13 yaşında tutuklanan Ahmed’in duruşmasının olduğu gün Beytüllahim’de 13 yaşındaki Muhammed Hamarşeh adlı Filistinli bir çocuk 10 kurşunla şehit düştü. İşgalciler bir şarjör dolusu mermiyi çocuğun bedenine saplayabildiler umarsızca. Korkunç bir hınç, korkunç bir histerik hali bu. Nisan ayı içinde Filistin’de 3 çocuk şehit oldu ve 11 çocuk yaralandı. Tutuklanan 635 Filistinliden 40’ı çocuktu. Son 20 yılda 12.000’den fazla çocuğun hapse girdiği Filistin’de Ahmed’in durumunda şaşılacak bir şey yok aslında. İşgalciye taş atmanın cezasının 20 yıl olduğu coğrafyada bu cezaya rağmen atılan her bir taşın ne tür bedellerin göze alınarak yapıldığını düşününce Filistin direnişine saygı duymamak kabil değil. Filistin’in erkekleri silahlı direnişin büyük yükünü omuzluyorlar. Kadınlar ve çocuklar da hem sahada hem de moral alanlarında mevzilerden geri kalmıyorlar.
Geçtiğimiz Çarşamba günü Ahmed’in duruşması vardı. #freeahmedmanasra etiketi sosyal medyada trend topic oldu. On binlerce kişi Manasra’nın serbest bırakılıp ailesine kavuşması için elektronik imza topladı. Basın açıklamaları ve eylemler neticesinde mahkeme Ahmed’in tutukluluğunun devamına karar vermekle birlikte dosyasının yeniden değerlendirilmesine karar verdi. Sosyal medya çabasının kelebek etkisine dönüşmesi diyebiliriz bu gelişmelere.

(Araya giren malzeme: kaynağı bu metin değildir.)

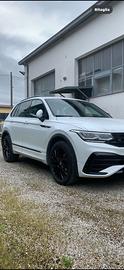 Cerchi da 19 per Volkswagen Tiguan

Ahmed Manasra, elbet bir gün serbest kalacak. Önemli olan kaybolan yıllarının, yitirilen akıl ve beden sağlığının ne ölçüde geri geleceği. Filistin’in aziz halkı canıyla, kopan uzvuyla, yitirdiği sağlığıyla, yıkılan eviyle, yakılan ekiniyle bedel ödemeye devam ediyor. İşgalci İsrail’den milyonlarca Müslümanın alacağı var ve bunun üzerine Ahmed’in çalınan çocukluk yılları da eklendi. Elbet tüm bunların hesabı sorulur, tahsilatı yapılır bir gün.